Let $n_1$, $n_2$, $n_3 \in \mathbb{N}$ but not all three zero. We define $\gcd(n_1, n_2, n_3) \in \mathbb{N}$ as the maximum natural number $d$ such that $d\mid n_1$ and $d\mid n_2$ and $d\mid n_3$. For example, $\gcd(70, 105, 770) = 35$, because $35$ is a common divisor and there is no a common divisor which is larger. Let three natural numbers be given (where not all three are $0$ as before, and the order does not matter) We will modify this triple and obtain another triple as follows: Let's call $a_1$ the smallest non-zero number among the three, and let's call $a_2$, $a_3$ the other two numbers. Let $r_2$ be the remainder of $a_2$ after division-with-remainder by $a_1$, and $r_3$ the remainder of $a_3$ after division- with-remainder by $a_1$. Let $b_1:= a_1$, $b_2:= r_2$, $b_3:= r_3$. So from the triple $a_1$, $a_2$, $a_3$ we get another triple $b_1$, $b_2$, $b_3$. For example the triple $70, 105, 770$ becomes the triple $70, 35, 0$. I have shown that $\gcd(a_1, a_2, a_3) = \gcd(b_1, b_2, b_3)$ and if $b_2 = b_3 = 0$ then $\gcd(b_1, b_2, b_3) = b_1$.
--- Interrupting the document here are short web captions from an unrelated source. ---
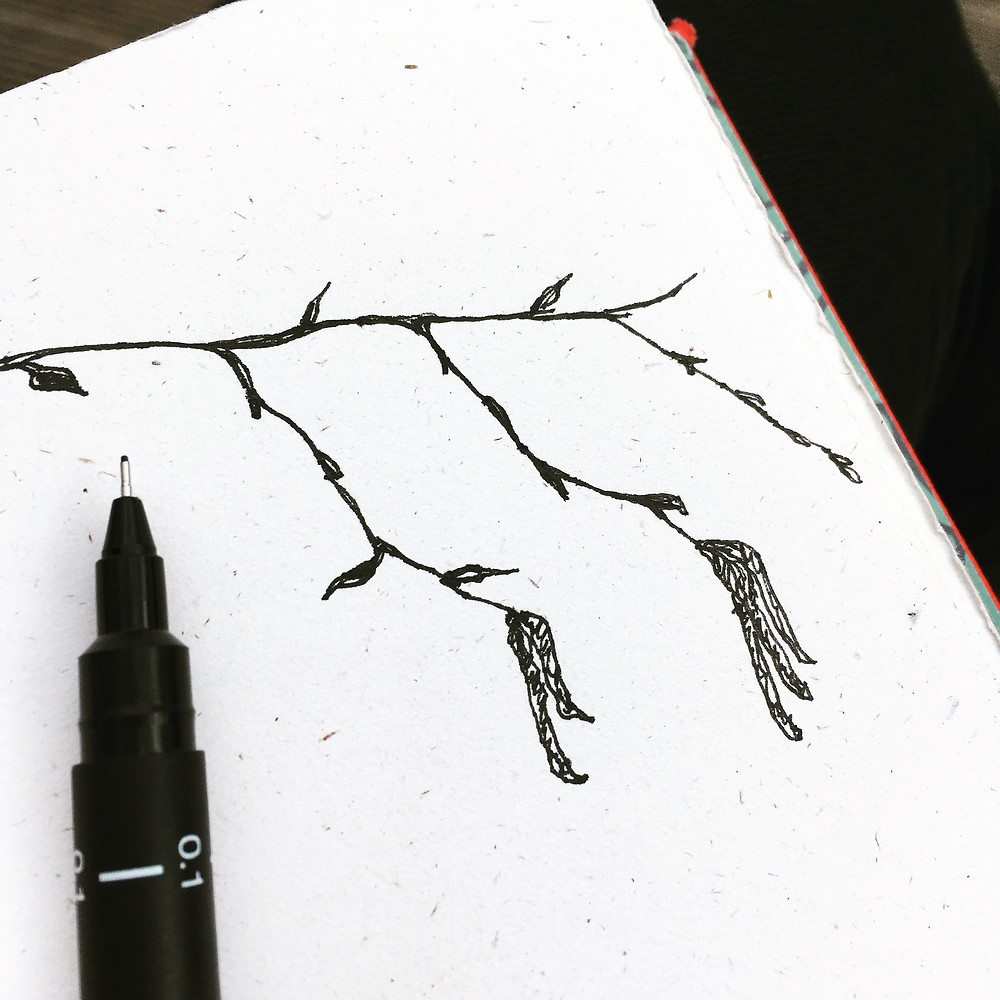 "Catkin study when I had 15 minutes to ""kill"" on a park bench recently."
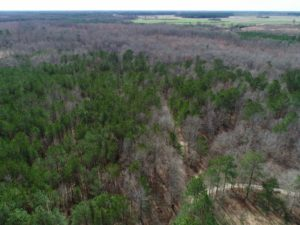 UNDER CONTRACT!  121 Acres of Hunting Land For Sale in Robeson County NC!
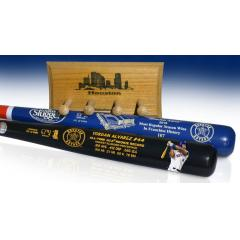 Alvarez Rookie Art Bat & Astros Most Wins Two Bat Set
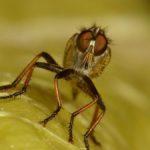 Prawdopodobnie Łowik szerszeniak (Asilus crabroniformis)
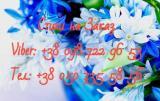Спирт пищевой Альфа 96.3 от 5л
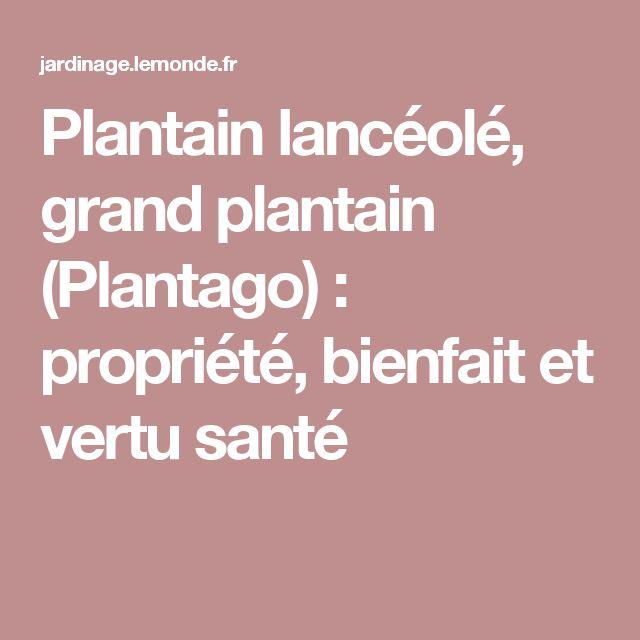 plantain lanc ol grand plantain plantago propri t. Black Bedroom Furniture Sets. Home Design Ideas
(i) Let $d = \gcd(a_1, a_2, a_3)$. If $s_1, s_2, s_3$ are three integers such that $s_1b_1 + s_2b_2 + s_3b_3 = d$, find three integers $t_1, t_2, t_3$ such that $t_1a_1 + t_2a_2 + t_3a_3 = d$. For instance, we choose $s_1 = 1$, $s_2 = 0$, $s_3 = 0$ if $b_2 = b_3 = 0$.
Can someone please help me on how to find those three integers?